◆ **SUPPLIED PASSAGE**:

The following faculty Q&A was submitted by the University of Wisconsin Oshkosh Faculty Advocacy Committee, a committee of the Faculty Senate. Christie Launius, director of the Women’s Studies program, wrote the introduction:
It gives me great pleasure to introduce my friend and colleague, Orlee Hauser. I have gotten to know Orlee in the context of UW Oshkosh’s Women’s Studies program, which I direct. Orlee teaches two (very popular!) courses in the program. Indeed, it would not be an exaggeration to say that Orlee has a “fan club” of students who have been inspired by her teaching, which is both rigorous and engaging. I am aware of this fan club because I regularly advise students who, with no prompting from me, begin gushing about how much they like her courses and how much they learned in them.
I have also spent many an hour over coffee at Reeve Memorial Union’s Mi Taza talking with Orlee about her research, and I am always struck by her passion for it and the strength of her intellectual curiosity. Whether it is her work on women soldiers in the Israeli Defense Forces or her work on maternal gatekeeping, her research is timely and relevant to feminist scholars moving into the second decade of the 21st century. Finally, I would be remiss if I didn’t mention Orlee’s dedication to social justice and community activism; I admire her unwavering dedication to righting the wrongs she sees around her.
How did you find your way to UW Oshkosh?
“I did not even know that the city of Oshkosh existed before I applied to this position. I thought Oshkosh was a made-up name used to sell overalls. Upon graduating from McGill University in Canada, I applied widely and ended up traveling for interviews all over the U.S. UW Oshkosh seemed like a great fit right away. I was happy to find a place that emphasized both teaching and research – not just one or the other.”
Why did you choose to go into your field?
“I initially took Sociology classes in university because I liked my one Sociology class in high school. I soon became amazed at how everything in our lives follows patterns. Choices that we make that seem intimately our own, such as what to eat, how to dress, who to marry, even whether or not to kill ourselves – all follow patterns! Even today this notion excites me and sets my research and teaching in motion.”
What is your favorite thing about UW Oshkosh?
“My favorite thing at UW Oshkosh is undoubtedly the students! Students here are so grounded and pleasant. I am amazed at how well they manage to integrate learning into their busy lives. It’s great to have students with so many different perspectives on life in my classes, and it presents me with the challenge of making the information from courses meaningful for them!”
What is the professional accomplishment of which you are most proud?
“I really can’t answer this question. As years pass and goals are achieved, new goals always emerge. The only consistent element in my career is my students. When students show that they have digested the material and can link it to the real world, I feel very proud – but mostly of them!”
What leadership or service activities are you involved in?

◆ **DATA EXTRACT**:
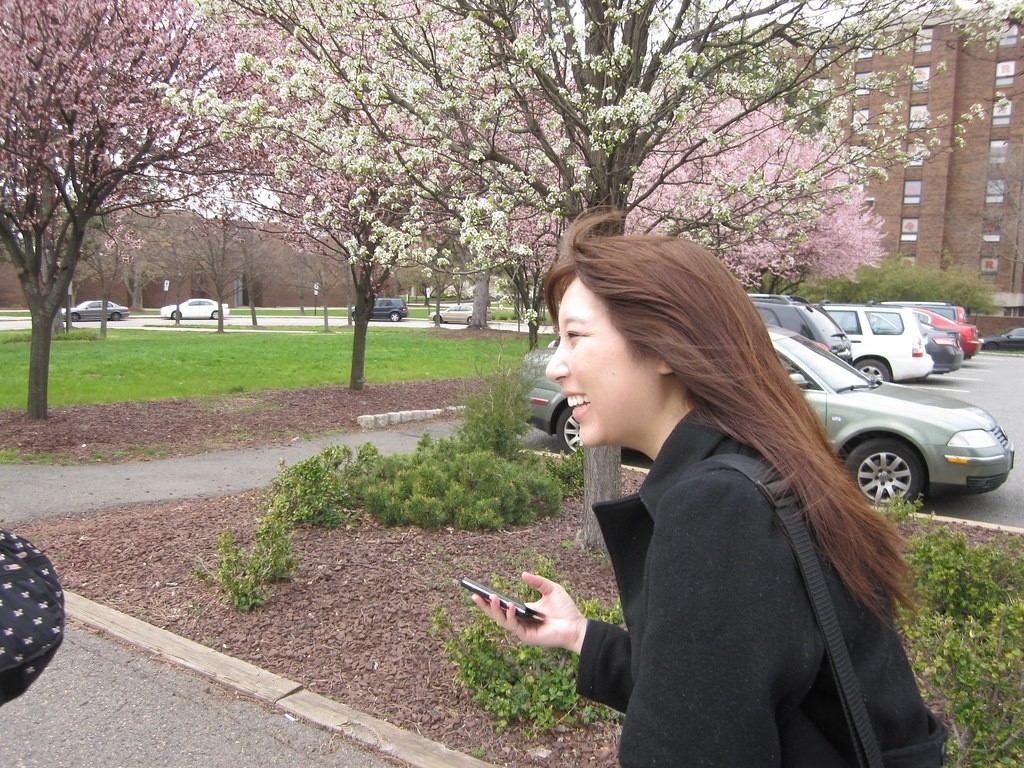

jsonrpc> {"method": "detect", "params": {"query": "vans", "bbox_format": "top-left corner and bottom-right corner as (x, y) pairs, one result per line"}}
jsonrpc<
(876, 298), (968, 324)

◆ **PROBLEM**: Continue the faculty Q&A with Orlee Hauser from its final question onward.

◆ **TASK RESPONSE**:
“Throughout my time at UW Oshkosh I have been involved with many university groups. I spent several years as the advisor to both the Sociology club and the Hillel student organization on campus. I was also involved with an academic mommy group – meeting with other professor mothers to read books on mothering and discuss work/parent balance issues. Currently, I am heading up a club with my colleague Juyeon Son, called ‘Research Watchers,’ that is focused on providing support to faculty and students conducting active research at UW Oshkosh.”
What is the most common misperception about what you do?
“I think that many people concentrate on only the teaching aspect of this position and forget that faculty are also active researchers, mentors and learners. I often work late nights in my office reading, marking, answering student emails, preparing for lectures, etc., and it is sometimes irksome for people to assume that I only work a couple hours each day. The other common misperception, which is kind of funny, comes from students. I think they sometimes forget that their profs were once students too – that we know what they’re up to and, most importantly, that we have a sense of humor (maybe not good ones, but we can still laugh at ourselves from time to time).”
What is the most exciting project you are working on right now?
“Right now, I’m very excited about my latest research studying parenting. I’m interested in looking at the way that men and women parent differently, and I’m trying to figure out, when it comes to moms and dads, who exactly is in charge.”
How does what you research help you to be an effective teacher?
“I’m not sure that it’s what I research – just that I DO research. It’s great to be able to tell students stories from the field and to provide an example of what Sociologists actually do. I have also had the privilege of working with many students and training them in qualitative research methods, so a great deal of teaching gets done on a one-on-one level.”
Describe some ways your department serves Northeastern Wisconsin.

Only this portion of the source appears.